----- Text passage

It seems that concern still exists that PVC products are a major source of dioxin emissions and that if PVC products were therefore banned, the risk of exposure to dioxins would be virtually eliminated. 

Just last week, we had an inquiry from a consumer who was very interested in installing uPVC windows in her new home but was concerned because she had read on the internet that they could emit dioxins during use. Such misinformation around dioxins is really troubling.

So what is the connection between PVC and dioxins and is such concern warranted?
Dioxins are a group of toxic compounds that are formed unintentionally during combustion processes such as waste incineration, forest fires, backyard bonfires and in many industrial processes. To form, a minute amount of chlorine is required together with a particular range of temperature and oxygen concentration conditions, constituting poor or incomplete combustion.

Because of the need for chlorine to be present, this has led to the association of dioxins to chlorinated compounds, like polyvinyl chloride, PVC. However, it has been well established now that the presence of more chlorine during combustion doesn’t equate to more dioxins being formed; that is, there is not a direct quantitative relationship between chlorine content and dioxin formation.

----------

**Study questions:**
a. In the passage on PVC and dioxins, what did the consumer want to install in her new home?
b. Repeat the passage on PVC and dioxins word for word, starting at "It seems that" and ending with "be virtually eliminated.".

----- Supplied information

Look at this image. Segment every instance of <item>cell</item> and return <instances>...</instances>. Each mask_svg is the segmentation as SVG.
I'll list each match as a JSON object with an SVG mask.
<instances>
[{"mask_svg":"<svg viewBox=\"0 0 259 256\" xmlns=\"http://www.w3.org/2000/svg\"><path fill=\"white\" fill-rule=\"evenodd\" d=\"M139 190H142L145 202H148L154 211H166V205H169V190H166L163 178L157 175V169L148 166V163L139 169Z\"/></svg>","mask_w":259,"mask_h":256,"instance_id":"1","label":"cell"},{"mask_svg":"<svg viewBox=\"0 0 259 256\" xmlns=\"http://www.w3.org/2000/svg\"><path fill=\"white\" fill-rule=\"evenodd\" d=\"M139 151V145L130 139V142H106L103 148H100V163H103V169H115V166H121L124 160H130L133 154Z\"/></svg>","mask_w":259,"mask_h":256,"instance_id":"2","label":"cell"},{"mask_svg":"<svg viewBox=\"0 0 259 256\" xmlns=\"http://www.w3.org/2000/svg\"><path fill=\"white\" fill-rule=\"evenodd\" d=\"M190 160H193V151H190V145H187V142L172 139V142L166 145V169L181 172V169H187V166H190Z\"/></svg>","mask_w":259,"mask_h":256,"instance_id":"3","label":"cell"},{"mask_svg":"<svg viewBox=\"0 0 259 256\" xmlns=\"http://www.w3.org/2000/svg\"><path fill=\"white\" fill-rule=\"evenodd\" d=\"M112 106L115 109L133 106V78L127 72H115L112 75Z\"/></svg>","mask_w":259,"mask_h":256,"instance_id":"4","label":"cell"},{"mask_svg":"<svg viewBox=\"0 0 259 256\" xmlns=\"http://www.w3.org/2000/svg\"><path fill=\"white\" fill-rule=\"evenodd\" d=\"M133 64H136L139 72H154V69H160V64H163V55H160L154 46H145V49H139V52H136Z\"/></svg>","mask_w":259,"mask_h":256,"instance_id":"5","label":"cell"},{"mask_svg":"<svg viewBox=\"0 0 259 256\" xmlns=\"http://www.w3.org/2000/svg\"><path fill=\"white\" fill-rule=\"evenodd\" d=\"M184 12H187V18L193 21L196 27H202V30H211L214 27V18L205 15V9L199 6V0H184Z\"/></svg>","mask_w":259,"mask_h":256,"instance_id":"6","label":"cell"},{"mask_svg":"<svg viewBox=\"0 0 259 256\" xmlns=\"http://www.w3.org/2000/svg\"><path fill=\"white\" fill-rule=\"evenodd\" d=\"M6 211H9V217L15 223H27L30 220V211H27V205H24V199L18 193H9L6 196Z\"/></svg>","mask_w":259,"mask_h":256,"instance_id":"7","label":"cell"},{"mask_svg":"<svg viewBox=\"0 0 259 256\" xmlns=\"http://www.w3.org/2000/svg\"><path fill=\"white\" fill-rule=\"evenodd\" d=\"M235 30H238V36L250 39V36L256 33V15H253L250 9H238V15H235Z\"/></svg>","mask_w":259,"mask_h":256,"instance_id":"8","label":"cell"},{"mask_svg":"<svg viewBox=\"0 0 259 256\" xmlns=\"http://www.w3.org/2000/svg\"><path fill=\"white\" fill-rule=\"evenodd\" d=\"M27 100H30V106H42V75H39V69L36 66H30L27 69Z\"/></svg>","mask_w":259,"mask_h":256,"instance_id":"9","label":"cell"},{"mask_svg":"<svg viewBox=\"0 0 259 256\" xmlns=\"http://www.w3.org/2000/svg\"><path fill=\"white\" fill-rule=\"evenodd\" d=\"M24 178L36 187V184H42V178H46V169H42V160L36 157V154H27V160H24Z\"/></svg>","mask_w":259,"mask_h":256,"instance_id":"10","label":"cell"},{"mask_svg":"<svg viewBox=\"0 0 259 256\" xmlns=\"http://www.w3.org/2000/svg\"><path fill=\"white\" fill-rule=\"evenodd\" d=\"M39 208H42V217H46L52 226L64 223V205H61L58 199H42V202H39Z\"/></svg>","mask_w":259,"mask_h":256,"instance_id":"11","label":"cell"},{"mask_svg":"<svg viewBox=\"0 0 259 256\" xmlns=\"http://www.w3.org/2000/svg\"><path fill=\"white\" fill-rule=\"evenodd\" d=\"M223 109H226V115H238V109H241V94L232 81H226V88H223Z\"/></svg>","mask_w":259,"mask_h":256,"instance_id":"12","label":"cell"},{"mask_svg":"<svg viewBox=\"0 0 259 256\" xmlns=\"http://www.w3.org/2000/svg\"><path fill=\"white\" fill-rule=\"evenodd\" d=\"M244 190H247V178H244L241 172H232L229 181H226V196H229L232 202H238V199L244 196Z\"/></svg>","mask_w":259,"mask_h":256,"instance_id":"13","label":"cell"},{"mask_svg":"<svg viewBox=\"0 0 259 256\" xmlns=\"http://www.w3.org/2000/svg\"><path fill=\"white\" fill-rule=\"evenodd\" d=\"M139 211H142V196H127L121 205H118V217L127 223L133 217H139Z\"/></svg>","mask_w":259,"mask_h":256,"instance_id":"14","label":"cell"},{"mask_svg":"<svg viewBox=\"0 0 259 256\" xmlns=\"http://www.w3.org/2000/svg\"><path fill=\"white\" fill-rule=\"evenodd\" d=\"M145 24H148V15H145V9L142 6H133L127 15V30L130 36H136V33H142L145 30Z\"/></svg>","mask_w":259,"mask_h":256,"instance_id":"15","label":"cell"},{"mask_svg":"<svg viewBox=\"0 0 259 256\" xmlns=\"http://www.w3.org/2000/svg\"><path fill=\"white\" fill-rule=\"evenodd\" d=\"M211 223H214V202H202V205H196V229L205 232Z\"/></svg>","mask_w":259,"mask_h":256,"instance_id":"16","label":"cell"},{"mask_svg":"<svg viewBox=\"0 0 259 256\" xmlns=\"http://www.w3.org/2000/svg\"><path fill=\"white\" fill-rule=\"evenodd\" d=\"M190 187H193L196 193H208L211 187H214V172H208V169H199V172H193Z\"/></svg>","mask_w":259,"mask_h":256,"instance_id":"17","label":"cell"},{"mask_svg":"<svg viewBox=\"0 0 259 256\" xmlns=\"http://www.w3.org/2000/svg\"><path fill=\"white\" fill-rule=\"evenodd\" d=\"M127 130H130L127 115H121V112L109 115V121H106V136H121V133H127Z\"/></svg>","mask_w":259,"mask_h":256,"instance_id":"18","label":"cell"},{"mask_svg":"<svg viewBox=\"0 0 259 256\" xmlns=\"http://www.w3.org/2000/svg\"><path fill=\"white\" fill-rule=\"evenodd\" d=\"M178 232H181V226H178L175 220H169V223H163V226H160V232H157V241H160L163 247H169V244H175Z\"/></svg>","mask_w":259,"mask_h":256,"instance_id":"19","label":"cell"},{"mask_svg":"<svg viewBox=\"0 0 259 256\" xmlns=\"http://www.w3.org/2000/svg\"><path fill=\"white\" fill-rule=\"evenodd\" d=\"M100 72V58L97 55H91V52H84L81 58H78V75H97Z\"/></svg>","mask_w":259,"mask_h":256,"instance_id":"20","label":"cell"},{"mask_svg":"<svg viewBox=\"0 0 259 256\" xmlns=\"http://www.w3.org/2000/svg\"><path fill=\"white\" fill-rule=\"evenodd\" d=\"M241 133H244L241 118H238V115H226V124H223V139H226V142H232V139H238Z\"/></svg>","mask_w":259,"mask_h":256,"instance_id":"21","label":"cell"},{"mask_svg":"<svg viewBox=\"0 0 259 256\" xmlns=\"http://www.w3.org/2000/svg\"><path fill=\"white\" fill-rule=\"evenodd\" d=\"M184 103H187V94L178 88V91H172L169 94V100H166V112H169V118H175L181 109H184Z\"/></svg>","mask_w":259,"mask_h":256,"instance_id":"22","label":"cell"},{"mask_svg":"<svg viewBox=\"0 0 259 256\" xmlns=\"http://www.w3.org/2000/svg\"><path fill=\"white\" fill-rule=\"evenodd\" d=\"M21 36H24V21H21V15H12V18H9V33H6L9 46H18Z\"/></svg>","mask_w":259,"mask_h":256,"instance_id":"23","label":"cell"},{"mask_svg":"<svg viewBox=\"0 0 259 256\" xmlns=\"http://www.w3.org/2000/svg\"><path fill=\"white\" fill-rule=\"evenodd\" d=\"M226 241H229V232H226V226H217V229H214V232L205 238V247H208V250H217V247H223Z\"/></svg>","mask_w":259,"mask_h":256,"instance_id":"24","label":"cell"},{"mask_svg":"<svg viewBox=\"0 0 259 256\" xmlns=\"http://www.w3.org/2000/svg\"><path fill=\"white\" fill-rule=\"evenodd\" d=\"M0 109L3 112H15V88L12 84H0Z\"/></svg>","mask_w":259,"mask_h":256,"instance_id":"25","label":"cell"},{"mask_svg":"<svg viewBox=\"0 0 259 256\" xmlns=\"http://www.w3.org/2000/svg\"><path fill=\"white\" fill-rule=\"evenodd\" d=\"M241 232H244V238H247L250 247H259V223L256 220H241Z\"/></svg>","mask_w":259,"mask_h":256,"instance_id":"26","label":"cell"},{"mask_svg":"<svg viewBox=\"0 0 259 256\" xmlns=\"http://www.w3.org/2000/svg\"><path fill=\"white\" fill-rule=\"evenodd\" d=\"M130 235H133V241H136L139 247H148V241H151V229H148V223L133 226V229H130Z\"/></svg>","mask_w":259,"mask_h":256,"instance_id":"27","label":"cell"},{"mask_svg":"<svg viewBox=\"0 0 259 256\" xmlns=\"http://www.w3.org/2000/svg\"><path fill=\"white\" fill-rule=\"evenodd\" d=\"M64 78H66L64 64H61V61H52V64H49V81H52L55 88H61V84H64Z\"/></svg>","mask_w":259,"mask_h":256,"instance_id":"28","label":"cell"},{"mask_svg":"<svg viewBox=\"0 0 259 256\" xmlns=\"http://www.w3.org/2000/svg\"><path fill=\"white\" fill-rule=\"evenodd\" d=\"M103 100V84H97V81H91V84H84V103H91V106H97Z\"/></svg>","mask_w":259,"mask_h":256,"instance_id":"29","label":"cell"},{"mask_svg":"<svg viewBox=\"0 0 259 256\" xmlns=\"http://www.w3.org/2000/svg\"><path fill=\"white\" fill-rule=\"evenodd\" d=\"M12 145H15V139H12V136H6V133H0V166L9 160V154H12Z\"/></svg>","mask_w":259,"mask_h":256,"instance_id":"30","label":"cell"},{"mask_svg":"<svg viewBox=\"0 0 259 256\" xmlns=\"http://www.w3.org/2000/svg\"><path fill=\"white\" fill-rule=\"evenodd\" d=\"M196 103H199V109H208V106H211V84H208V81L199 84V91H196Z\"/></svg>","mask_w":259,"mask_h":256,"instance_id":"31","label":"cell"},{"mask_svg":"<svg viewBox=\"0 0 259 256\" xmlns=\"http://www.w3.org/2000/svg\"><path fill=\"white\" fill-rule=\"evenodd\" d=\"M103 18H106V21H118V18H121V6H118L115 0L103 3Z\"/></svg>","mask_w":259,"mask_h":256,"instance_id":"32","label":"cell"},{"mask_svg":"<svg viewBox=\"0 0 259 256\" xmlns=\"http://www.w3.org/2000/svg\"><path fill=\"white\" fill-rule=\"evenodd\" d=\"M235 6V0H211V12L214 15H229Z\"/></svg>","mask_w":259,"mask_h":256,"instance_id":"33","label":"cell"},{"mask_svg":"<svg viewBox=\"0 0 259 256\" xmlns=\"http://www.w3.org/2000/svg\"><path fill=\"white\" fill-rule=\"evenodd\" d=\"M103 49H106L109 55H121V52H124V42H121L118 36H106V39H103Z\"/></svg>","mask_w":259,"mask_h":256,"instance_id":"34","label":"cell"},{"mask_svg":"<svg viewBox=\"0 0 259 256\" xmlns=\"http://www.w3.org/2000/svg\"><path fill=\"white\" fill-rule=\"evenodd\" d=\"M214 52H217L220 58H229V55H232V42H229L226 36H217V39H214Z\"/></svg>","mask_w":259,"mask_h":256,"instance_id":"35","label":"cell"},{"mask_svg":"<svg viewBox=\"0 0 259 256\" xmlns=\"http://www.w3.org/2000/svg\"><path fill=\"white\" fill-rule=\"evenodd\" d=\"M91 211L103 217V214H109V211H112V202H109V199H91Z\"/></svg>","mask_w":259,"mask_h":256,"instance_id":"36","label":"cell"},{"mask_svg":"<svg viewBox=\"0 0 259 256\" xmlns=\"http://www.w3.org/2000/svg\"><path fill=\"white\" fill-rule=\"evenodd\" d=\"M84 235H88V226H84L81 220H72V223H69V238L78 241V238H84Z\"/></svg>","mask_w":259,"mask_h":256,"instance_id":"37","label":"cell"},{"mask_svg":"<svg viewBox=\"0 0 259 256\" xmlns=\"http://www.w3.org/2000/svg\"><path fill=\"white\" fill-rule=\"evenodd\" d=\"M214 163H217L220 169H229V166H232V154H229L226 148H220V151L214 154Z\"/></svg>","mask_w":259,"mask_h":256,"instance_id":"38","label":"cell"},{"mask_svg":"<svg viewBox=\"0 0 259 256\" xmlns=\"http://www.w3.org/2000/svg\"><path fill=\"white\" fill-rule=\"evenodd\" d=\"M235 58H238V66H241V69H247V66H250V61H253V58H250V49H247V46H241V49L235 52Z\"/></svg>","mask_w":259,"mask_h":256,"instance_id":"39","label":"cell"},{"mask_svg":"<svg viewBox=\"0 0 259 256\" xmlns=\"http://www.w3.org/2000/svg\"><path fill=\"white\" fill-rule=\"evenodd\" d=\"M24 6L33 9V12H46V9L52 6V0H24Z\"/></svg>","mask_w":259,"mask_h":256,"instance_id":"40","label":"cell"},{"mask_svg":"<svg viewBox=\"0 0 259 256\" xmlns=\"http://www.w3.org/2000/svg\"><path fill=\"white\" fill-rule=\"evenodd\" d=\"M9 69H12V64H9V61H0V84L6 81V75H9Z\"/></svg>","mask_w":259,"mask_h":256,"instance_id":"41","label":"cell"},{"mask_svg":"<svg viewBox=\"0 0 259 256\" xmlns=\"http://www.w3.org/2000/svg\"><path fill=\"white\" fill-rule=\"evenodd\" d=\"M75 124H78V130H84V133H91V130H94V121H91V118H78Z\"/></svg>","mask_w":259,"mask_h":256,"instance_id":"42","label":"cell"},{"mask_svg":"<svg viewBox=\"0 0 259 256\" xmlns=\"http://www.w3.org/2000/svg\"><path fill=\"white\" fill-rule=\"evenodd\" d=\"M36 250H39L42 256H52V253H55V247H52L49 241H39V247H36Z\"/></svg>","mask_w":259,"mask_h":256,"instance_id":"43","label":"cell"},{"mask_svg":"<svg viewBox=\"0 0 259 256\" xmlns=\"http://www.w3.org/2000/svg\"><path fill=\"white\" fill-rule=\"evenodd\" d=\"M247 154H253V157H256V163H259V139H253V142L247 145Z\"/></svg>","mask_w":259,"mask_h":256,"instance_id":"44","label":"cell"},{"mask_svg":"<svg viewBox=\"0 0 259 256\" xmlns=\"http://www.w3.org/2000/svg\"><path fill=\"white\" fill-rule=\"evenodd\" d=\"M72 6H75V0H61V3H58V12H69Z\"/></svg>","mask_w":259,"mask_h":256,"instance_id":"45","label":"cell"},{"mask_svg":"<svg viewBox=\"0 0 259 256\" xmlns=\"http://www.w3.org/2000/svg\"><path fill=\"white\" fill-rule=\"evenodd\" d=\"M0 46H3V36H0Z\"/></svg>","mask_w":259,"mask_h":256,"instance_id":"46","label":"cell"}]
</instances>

----------

**Response list:**
a. uPVC windows.

b.
It seems that concern still exists that PVC products are a major source of dioxin emissions and that if PVC products were therefore banned, the risk of exposure to dioxins would be virtually eliminated.